IAIN Tulungagung Kukuhkan Guru Besar ke-11, Dihadiri Direktur PTKI Kemenag RI

Kontributor:

Tulungagung – Kamis (05/11/2020) kembali Institut Agama Islam Negeri (IAIN) Tulungagung mengukuhkan guru besarnya, yakni Syamsun Niam sebagai guru besar Metodologi Studi Islam. Pengukuhan tersebut digelar di Aula Lantai 6 Gedung KH Arief Mustaqiem IAIN Tulungagung. Dia adalah merupakan guru besar kesebelas di IAIN Tulungagung.

Hadir dalam acara pengukuhan tersebut Forpimda atau yang mewakili, beberapa pejabat publik serta beberapa tamu undangan yang dibatasi dengan tetap memperhatikan protokol kesehatan. Hadir juga dalam acara tersebut Direktur Pendidikan Tinggi Keagaman Islam (Diktis) Kemenag RI, Suyitno.


Dalam pidato pengukuhannya, Syamsun Niam menyampaikan pidato dengan tema Re-orientasi Kajian Islam dalam Mengurai Benang Kusut Kebhinekaan di Indonesia.


Dalam pidatonya tersebut Niam menyampaikan bahwa belajar dari pesantren dan perguruan tinggi keagamaan Islam. Ini merupakan bagian dari tanggung jawabnya untuk urun rembug dalam mengembangkan kajian Islam di pesantren dan PTKI yang inkontek dengan jati diri bangsa Indonesia yang sesungguhnya yakni masyarakat yang beragam dan multikultur.

Masih menurut Niam, hal tersebut berangkat dan kegelisahan akademis terkait fenomena di mana belakangan ini muncul problem pemahaman keberagaman yang dalam konteksnya disebut dengan kebhinekaan, kebangsaan, problem kemanusiaan dan juga problem keberagamaan. Hal tersebut tak jarang muncul atau dimunculkan saat adanya hajat politik baik di tingkat pusat maupun daerah baik dalam pemilihan kepala daerah maupun presiden dan wakil presiden.

Dari hasil penelitiannya, menurut Niam, berdasarkan data beberapa lembaga survey ada beberapa hal yang mejadi persoalan yang berkaitan dengan pemahaman keberagaman, yakni pertama penyesatan terhadap kelompok atau individu baik yang dilakukan oleh masyarakat, negara maupun gabungan keduanya, kedua kekerasan berbasis agama, ketiga regulasi bernuansa agama, keempat konflik tempat ibadah, kelima kebebasan berfikir dan berekspresi, hubungan antar umat beragama di Indonesia, fatwa-fatwa keagamaan serta menyangkut moralitas dan pornografi yang menyangkutan moralitas beragama.
● ● ●
# Tugas yang Dikerjakan
A - Apakah tiap pernyataan ini sesuai dengan berita pengukuhan guru besar di atas? Jawab ya atau tidak, lalu kutip persis kata-kata dari berita yang menentukan jawabannya. (i) Syamsun Niam dikukuhkan sebagai guru besar Metodologi Studi Islam. (ii) Pengukuhan itu digelar di Aula Lantai 5. (iii) Direktur Diktis Kemenag RI yang hadir bernama Suyitno.
B - Tuliskan ulang persis bagian berita pengukuhan guru besar di atas, dari "Dalam pidatonya tersebut" sampai "beragam dan multikultur.".

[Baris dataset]
● ● ●
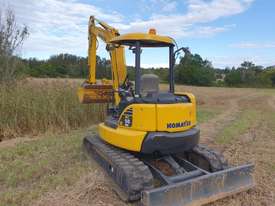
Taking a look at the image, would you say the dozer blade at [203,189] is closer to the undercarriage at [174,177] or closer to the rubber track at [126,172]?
the undercarriage at [174,177]

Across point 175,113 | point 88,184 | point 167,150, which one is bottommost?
point 88,184

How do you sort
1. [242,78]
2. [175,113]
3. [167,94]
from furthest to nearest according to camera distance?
1. [242,78]
2. [167,94]
3. [175,113]

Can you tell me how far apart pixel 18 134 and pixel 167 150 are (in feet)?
17.4

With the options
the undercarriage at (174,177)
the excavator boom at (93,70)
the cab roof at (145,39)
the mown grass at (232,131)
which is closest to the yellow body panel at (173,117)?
the undercarriage at (174,177)

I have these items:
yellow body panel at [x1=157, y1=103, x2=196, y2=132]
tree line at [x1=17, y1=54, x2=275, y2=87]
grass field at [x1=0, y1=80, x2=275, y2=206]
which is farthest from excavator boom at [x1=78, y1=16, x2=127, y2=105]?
yellow body panel at [x1=157, y1=103, x2=196, y2=132]

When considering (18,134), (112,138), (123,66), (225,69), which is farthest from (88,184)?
(225,69)

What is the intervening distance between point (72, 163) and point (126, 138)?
174 centimetres

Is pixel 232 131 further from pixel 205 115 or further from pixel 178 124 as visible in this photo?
pixel 178 124

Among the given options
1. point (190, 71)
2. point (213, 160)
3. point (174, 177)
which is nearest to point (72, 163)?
point (174, 177)

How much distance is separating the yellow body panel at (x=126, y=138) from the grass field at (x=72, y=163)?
● ● ●
# Jawaban Berurutan
A -
(i) Ya: "mengukuhkan guru besarnya, yakni Syamsun Niam sebagai guru besar Metodologi Studi Islam"
(ii) Tidak: "digelar di Aula Lantai 6 Gedung KH Arief Mustaqiem IAIN Tulungagung"
(iii) Ya: "Kemenag RI, Suyitno"

B -
Dalam pidatonya tersebut Niam menyampaikan bahwa belajar dari pesantren dan perguruan tinggi keagamaan Islam. Ini merupakan bagian dari tanggung jawabnya untuk urun rembug dalam mengembangkan kajian Islam di pesantren dan PTKI yang inkontek dengan jati diri bangsa Indonesia yang sesungguhnya yakni masyarakat yang beragam dan multikultur.